CFRA
- Ottawa, Ontario; Canada;
- Broadcast area: National Capital Region Eastern Ontario Western Quebec
- Frequency: 580 kHz
- Branding: 580 CFRA

Programming
- Format: News/Talk

Ownership
- Owner: Bell Media; (Bell Media Radio);
- Sister stations: CFGO, CJMJ-FM, CKKL-FM, CJOH-DT, CHRO-TV

History
- First air date: May 3, 1947
- Former frequencies: 560 kHz (1947–1962)
- Call sign meaning: Founder Frank Ryan

Technical information
- Licensing authority: CRTC
- Class: B
- Power: 50,000 watts day; 30,000 watts night;
- Repeater: 100.3 CJMJ-HD2 (Ottawa)

Links
- Webcast: Listen Live
- Website: iheartradio.ca/580-cfra

= CFRA =

Radio station in Ottawa, Ontario, Canada

CFRA is a news/talk formatted radio station in Ottawa, Ontario, Canada, owned by Bell Media. The station broadcasts on the assigned frequency of 580 kHz. CFRA's studios are located in the Bell Media Building on George Street in Downtown Ottawa's ByWard Market, while its 4-tower transmitter array is located near Manotick.

==History==
Frank Ryan founded the station, which began broadcasting with a 1,000-watt transmitter at 560 kHz on May 3, 1947. The first studios were located at the Ottawa Auditorium on O'Connor Street, where the station spent its first ten years. In 1962, the station moved to its current frequency of 580 kHz and increased its daytime power to 50 kW, and nighttime power to 10 kW.

After Ryan's death in 1965, ownership of the station passed to his wife Kathleen, who subsequently sold CFRA and sister station CFMO-FM to CHUM Limited in 1968.

CFRA played pop music until the mid-1980s as Ottawa's leading Top 40 music station, known in the late '70s and early '80s for its hugely popular and controversial evening host Mark Elliot. So popular was Elliot at his peak that he was tapped to be a presenter at the Juno Awards in 1985. Much of Elliot's wildness on the air could be attributed to the fact that he was suffering from drug and alcohol addictions at the time. One of Elliot's most eyebrow-raising behaviors came in 1986 when he quit on the air

In January 2012, Bell Media applied to increase nighttime power to 30 kW noting that co-channel stations in Antigonish (CJFX-FM), Baie-Comeau (CHLC-FM) and Thunder Bay (CKPR-FM) have all switched to FM. On September 26, 2012, Bell Media's application received CRTC approval to increase CFRA's night-time power from 10 to 30 kW and by modifying its antenna pattern (improving reception towards Montreal), resulting in changes to its authorized contours. All other technical parameters would remain unchanged. CFRA would remain on 580 kHz.

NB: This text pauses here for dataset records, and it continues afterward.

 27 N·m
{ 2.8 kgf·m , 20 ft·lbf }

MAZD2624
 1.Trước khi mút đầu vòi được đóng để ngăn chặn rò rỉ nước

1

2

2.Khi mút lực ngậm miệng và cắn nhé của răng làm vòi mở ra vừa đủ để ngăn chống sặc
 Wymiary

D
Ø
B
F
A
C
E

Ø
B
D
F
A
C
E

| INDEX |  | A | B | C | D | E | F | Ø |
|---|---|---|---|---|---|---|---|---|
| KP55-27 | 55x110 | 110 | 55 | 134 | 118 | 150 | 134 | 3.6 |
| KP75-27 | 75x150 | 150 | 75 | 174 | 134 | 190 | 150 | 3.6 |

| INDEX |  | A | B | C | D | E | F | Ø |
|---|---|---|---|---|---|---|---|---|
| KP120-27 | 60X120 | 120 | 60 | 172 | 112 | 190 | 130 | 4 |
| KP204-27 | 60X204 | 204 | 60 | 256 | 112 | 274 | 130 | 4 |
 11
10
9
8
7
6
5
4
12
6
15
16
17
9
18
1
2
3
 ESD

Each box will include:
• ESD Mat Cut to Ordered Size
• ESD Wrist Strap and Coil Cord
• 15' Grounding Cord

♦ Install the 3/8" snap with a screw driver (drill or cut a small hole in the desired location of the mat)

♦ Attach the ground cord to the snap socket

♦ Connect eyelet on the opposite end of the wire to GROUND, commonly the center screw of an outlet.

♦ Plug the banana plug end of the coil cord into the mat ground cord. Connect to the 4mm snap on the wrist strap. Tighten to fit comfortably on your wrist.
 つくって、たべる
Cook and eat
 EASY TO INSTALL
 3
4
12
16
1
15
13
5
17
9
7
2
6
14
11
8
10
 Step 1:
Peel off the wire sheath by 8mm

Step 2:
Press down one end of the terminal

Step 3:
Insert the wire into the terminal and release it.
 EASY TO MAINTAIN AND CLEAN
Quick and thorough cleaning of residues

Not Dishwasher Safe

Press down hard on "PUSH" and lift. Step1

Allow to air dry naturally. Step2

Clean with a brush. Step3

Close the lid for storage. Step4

==Lowell Green CBSC complaints==
A complaint against Lowell Green was launched in 2008 after a provocative show on December 4, 2008 about the Muslim faith. The topic began with Green speaking about a school which had named a teddy bear Muhammad. Green then led a discussion on whether the Muslim faith was radical and violent. Lowell himself took the view that it was radical and violent at its core. The complaint to the Canadian Broadcast Standards Council (CBSC) was launched in December 2008. The CBSC responded that no standards had been broken and there was no obligation for Green to be uncritical of the topic at hand.

==Notable staff==
- Ernie Calcutt (1961 to 1984), Ottawa Rough Riders commentator and news director
- Les Lye (1948 to 1960s) announcer and morning host
- Rich Little (late 1950s to early 1960s) relief announcer, disc jockey, appeared in comedy sketches on Les Lye's morning show.